Authored by Michael Maharrey via SchiffGold.com
The conventional wisdom seems to be that the economy will quickly recover once governments open things up again. But recent moves by the National Football League indicate its leadership isn’t so confident.
On Wednesday, NFL Commissioner Roger Goodell announced deep cost-cutting moves for the league, including employee furloughs and pay cuts.
“It is clear that the economic effects will be deeper and longer-lasting than anyone anticipated and that their duration remains uncertain. The downturn has affected all of us, as well as our fans, our business partners, and our clubs,” Goodell wrote in the memo. “We hope that business conditions will improve and permit salaries to be returned to their current levels, although we do not know when that will be possible,” he added.
The move is telling because the NFL is in its off season. ESPN’s broadcast of draft coverage last week garnered record ratings. The league ostensibly shouldn’t be losing money at this time.
But Goodell’s moves indicate he expects to see significant decreases in revenue moving forward.
Keep in mind, the NFL season doesn’t start until September. That’s five months away. Goodell clearly doesn’t expect a quick economic recovery.
Granted, how quickly governments will open up remains uncertain. There is a strong possibility that NFL teams will play games in empty stadiums. But the vast majority of the NFL’s revenue comes from television and merchandise. Goodell’s proactive moves tell me he’s expecting a protractive and deep dip in league revenues.
This makes sense when you really think about it. Even if the economy was strong going into the pandemic, it will take a long time for things to restart. Over 30 million people have filed for unemployment in just six weeks. That represents about 18.6% of the US labor force. Businesses have been shut down for weeks. Many small businesses will face significant cash-flow problems. There are high hurdles to jump before the economy returns to “normal.” Goodell knows this.
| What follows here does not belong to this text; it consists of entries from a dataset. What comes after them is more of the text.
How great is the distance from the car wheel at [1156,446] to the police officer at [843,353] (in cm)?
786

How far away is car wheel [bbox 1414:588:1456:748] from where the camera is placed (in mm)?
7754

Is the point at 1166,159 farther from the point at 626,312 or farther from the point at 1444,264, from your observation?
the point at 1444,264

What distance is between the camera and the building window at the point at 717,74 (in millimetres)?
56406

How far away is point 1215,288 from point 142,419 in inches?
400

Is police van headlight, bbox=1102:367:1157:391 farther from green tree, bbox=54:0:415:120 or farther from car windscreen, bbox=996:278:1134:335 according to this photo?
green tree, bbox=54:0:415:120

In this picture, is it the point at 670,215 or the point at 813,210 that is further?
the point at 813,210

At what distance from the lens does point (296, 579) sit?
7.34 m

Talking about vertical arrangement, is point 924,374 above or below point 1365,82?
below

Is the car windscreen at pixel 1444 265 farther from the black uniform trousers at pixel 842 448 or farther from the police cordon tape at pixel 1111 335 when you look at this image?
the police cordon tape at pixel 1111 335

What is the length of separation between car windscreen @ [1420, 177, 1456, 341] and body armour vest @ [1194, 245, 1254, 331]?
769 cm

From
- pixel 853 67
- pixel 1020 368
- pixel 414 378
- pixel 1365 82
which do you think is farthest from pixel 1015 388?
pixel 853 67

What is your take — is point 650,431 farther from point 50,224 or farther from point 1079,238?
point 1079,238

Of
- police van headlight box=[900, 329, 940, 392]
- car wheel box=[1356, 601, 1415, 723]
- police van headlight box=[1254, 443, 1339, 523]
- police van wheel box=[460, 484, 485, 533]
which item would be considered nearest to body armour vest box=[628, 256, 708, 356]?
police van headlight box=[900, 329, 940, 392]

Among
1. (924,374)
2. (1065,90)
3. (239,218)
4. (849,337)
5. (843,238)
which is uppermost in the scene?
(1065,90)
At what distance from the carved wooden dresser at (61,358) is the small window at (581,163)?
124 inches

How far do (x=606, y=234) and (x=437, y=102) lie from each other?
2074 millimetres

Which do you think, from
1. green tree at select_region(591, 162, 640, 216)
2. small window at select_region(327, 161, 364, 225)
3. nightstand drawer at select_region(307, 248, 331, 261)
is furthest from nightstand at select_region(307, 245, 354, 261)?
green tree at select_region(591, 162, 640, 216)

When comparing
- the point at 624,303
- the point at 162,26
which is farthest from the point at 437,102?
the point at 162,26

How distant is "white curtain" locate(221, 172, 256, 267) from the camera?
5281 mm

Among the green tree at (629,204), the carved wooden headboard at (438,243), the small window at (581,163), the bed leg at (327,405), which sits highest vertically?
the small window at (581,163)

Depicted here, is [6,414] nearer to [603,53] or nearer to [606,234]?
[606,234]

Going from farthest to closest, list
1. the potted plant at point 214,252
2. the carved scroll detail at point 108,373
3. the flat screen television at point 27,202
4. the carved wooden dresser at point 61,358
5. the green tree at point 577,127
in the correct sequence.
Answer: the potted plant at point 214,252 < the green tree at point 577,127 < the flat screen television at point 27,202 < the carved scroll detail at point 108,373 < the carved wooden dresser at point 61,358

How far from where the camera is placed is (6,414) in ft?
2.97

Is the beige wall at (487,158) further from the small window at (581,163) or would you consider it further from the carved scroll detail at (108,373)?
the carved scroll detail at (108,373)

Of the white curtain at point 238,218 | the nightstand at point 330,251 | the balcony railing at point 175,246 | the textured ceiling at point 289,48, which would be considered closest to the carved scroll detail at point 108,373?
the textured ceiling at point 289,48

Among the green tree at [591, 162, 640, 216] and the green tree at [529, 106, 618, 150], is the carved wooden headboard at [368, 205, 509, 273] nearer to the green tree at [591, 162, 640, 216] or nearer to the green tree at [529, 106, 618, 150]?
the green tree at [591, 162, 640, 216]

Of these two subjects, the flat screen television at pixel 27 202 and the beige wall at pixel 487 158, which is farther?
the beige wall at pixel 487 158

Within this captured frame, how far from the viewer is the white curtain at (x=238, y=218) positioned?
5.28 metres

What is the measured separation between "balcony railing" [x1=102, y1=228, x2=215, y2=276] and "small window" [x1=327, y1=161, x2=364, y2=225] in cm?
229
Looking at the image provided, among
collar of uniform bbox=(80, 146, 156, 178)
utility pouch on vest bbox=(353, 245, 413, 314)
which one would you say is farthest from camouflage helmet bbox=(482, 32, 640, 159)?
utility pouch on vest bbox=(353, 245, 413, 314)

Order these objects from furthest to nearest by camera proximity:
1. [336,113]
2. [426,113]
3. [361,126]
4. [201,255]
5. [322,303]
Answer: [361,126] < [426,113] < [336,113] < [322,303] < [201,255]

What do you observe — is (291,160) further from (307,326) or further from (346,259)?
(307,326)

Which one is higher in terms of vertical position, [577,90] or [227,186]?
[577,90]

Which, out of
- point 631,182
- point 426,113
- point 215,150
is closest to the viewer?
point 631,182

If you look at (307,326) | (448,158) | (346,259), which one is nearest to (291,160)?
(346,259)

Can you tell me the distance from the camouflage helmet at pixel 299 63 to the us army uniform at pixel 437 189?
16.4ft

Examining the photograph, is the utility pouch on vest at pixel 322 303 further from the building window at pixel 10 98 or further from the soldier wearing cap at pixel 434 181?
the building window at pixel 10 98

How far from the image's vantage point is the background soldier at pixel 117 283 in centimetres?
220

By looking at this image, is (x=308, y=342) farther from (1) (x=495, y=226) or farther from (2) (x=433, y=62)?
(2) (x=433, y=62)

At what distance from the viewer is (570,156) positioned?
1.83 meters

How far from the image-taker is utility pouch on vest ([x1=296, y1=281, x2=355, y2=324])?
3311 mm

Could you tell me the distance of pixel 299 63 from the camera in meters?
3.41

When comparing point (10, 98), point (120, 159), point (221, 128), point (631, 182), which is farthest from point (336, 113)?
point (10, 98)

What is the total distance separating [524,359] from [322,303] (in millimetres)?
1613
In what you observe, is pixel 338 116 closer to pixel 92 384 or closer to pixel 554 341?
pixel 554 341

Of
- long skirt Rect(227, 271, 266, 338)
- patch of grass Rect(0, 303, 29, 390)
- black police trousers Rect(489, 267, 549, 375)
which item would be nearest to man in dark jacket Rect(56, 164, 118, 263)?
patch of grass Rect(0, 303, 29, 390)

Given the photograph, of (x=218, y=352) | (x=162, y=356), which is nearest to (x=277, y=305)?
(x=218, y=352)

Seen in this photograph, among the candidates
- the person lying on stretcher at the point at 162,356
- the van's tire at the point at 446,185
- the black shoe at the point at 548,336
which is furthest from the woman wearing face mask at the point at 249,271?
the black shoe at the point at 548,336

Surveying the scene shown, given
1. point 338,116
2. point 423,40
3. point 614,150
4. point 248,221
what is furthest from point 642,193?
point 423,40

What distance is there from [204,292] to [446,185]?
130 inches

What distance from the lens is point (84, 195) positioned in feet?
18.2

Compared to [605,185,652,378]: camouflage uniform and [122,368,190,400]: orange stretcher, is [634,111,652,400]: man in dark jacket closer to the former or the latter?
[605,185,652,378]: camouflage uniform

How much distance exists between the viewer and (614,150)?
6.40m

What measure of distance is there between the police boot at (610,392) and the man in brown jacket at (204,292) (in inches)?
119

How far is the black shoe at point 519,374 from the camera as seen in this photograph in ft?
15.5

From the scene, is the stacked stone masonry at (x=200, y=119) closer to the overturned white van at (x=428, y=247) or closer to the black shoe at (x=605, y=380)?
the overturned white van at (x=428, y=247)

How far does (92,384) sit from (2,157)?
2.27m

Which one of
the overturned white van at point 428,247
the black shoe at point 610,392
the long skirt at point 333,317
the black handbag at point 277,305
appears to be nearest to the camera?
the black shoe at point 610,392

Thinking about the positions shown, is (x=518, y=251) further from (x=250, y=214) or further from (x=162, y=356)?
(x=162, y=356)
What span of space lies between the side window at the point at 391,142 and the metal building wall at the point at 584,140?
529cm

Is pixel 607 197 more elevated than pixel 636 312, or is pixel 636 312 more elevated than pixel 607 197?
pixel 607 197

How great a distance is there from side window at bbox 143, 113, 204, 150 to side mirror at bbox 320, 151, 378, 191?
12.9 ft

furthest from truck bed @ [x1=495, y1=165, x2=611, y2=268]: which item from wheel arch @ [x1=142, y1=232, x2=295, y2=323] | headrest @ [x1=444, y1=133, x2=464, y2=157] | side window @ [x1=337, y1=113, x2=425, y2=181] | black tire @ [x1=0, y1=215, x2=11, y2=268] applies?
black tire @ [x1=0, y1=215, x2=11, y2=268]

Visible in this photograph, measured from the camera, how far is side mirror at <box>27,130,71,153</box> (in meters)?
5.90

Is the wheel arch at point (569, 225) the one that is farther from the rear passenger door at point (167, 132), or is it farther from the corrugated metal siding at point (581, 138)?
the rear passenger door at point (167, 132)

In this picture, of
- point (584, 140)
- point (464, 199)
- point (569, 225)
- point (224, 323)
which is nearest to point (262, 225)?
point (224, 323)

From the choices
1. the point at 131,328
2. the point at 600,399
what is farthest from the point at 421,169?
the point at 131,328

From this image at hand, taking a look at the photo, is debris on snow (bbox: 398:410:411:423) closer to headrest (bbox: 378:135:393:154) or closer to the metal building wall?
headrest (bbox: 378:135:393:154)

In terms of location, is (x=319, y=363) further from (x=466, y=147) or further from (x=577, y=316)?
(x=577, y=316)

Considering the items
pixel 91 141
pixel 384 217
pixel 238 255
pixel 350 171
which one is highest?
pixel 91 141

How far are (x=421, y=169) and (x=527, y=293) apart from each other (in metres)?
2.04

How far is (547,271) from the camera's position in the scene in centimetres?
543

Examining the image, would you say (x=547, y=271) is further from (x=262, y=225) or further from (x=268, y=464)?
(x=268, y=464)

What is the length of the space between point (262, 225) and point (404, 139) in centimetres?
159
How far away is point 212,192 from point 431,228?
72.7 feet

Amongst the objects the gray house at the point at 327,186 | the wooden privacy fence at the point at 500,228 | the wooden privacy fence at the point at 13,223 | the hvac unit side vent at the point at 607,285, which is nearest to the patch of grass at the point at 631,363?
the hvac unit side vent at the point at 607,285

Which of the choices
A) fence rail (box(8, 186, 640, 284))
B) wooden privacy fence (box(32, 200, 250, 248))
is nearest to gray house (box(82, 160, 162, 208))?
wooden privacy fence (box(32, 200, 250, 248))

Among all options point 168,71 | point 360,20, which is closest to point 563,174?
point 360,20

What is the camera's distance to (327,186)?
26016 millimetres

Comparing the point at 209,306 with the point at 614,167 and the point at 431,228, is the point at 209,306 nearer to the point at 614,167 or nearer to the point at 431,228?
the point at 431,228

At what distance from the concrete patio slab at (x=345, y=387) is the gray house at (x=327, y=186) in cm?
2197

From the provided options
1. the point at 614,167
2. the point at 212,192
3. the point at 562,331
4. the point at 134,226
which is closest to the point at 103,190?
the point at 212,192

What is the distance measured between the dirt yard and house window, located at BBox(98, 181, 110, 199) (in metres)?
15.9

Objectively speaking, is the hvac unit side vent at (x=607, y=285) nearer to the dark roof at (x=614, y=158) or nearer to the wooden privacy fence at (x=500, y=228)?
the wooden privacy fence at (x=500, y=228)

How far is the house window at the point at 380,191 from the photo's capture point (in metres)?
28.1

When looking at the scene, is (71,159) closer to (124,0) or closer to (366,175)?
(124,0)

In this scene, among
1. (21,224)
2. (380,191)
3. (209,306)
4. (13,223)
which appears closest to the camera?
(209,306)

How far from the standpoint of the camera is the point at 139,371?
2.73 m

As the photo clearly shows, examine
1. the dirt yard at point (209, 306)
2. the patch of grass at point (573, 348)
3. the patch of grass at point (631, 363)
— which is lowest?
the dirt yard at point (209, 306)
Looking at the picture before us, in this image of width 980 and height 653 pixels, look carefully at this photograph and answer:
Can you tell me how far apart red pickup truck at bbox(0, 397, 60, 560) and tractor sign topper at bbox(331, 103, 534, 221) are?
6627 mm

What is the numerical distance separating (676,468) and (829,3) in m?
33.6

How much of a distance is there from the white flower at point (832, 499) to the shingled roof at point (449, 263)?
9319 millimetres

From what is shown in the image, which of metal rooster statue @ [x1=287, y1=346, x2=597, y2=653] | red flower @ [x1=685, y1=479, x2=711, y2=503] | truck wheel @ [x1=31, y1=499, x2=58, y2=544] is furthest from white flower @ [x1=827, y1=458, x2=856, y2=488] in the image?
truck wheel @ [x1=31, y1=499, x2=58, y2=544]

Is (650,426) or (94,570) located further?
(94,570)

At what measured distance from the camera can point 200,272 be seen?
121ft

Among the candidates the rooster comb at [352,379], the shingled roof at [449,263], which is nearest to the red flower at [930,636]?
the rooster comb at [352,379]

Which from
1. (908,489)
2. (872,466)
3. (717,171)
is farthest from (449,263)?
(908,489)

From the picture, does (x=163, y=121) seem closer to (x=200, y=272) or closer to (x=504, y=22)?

Thus, furloughs and pay cuts.
You don’t have to be an economist to realize that the damage done to the economy is deep and will take a significant amount of time to recover from. It will take time to rehire millions of workers. People will be hesitant to start spending money again.
Reuters recently ran an article headlined “With confidence shattered, the road to a ‘normal’ US economy looks long.” The writer points out that the 9/11 attacks shut down airlines for three days. It took three years for the industry to recover. After the housing crash, it took five years before the balance between builders and buyers was healthy enough to revive the construction industry. The damage done to the economy over the last six weeks is far deeper than the 2008 financial crisis. Just look at the data.
There’s an even more fundamental issue. The economy wasn’t normal before the pandemic.
It was a huge bubble blown up by record levels of debt facilitated by exraordinary Federal Reserve monetary policy. Coronavirus popped the bubble. In response, the US government and the Federal Reserve have quadrupled down on the policies that blew up the bubble in the first place. This is like an arsonist throwing gasoline on the fire he set while swearing he’s putting it out. The Fed has pumped trillions of dollars created out of thin air into the economy. As Peter Schiff put it, hyperinflation has gone from the worst-case scenario to the most likely scenario with this monetary policy.
Goodell isn’t likely considering where the economy was going into this crisis. He just recognizes that an economy doesn’t come to a screeching halt and then restart on a dime. He’s making the most reasonable calculation even within a mainstream framework.
And yet the markets and the vast majority of the mainstream pundits seem to think things will quickly go back to normal. The stock markets have rallied this month, for goodness sakes. Things aren’t going right back to normal. Goodell knows it. And you should know it!